By Simon Miller
Barclays chairman Marcus Agius has tendered his resignation as the fallout from the bank's fines for London Interbank Offered Rate (Libor) manipulation continues.
Agius, who is also the chairman of the British Bankers' Association which compiles the Libor rate, was due to step down next year but has taken the decision after Barclays was fined £59.5m for misconduct relating to Libor and the Euro Interbank Offered Rate (Euribor) by the Financial Services Authority.
In addition, the US Commodity Futures Trading Commission handed the bank a $200m (£128m) penalty for "attempted manipulation of and false reporting concerning Libor and Euribor benchmark interest rates", while the bank also agreed to pay a $160m penalty as part of an agreement with the US Justice Department.
In a statement, Agius said he was "truly sorry that our customers, clients, employees and shareholders have been let down. Barclays is full of hard working, talented individuals whose integrity is not in question".
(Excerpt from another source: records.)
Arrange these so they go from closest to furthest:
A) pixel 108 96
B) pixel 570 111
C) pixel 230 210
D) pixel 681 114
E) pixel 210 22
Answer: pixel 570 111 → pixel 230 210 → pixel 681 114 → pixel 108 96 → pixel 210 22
He added: "Last week's events – evidencing as they do unacceptable standards of behaviour within the bank – have dealt a devastating blow to Barclays reputation. As chairman, I am the ultimate guardian of the bank's reputation. Accordingly, the buck stops with me and I must acknowledge responsibility by standing aside."
The bank is attempting to stem the criticism of its actions which has seen it condemned by all sides of the political spectrum.
It has launched an independent audit which will "undertake a root and branch review of all the past practices" that have been "revealed as flawed" since the credit crisis and will lead to a mandatory code of conduct at Barclays.
The bank added: "We will establish a zero-tolerance policy for any actions that harm the reputation of the bank."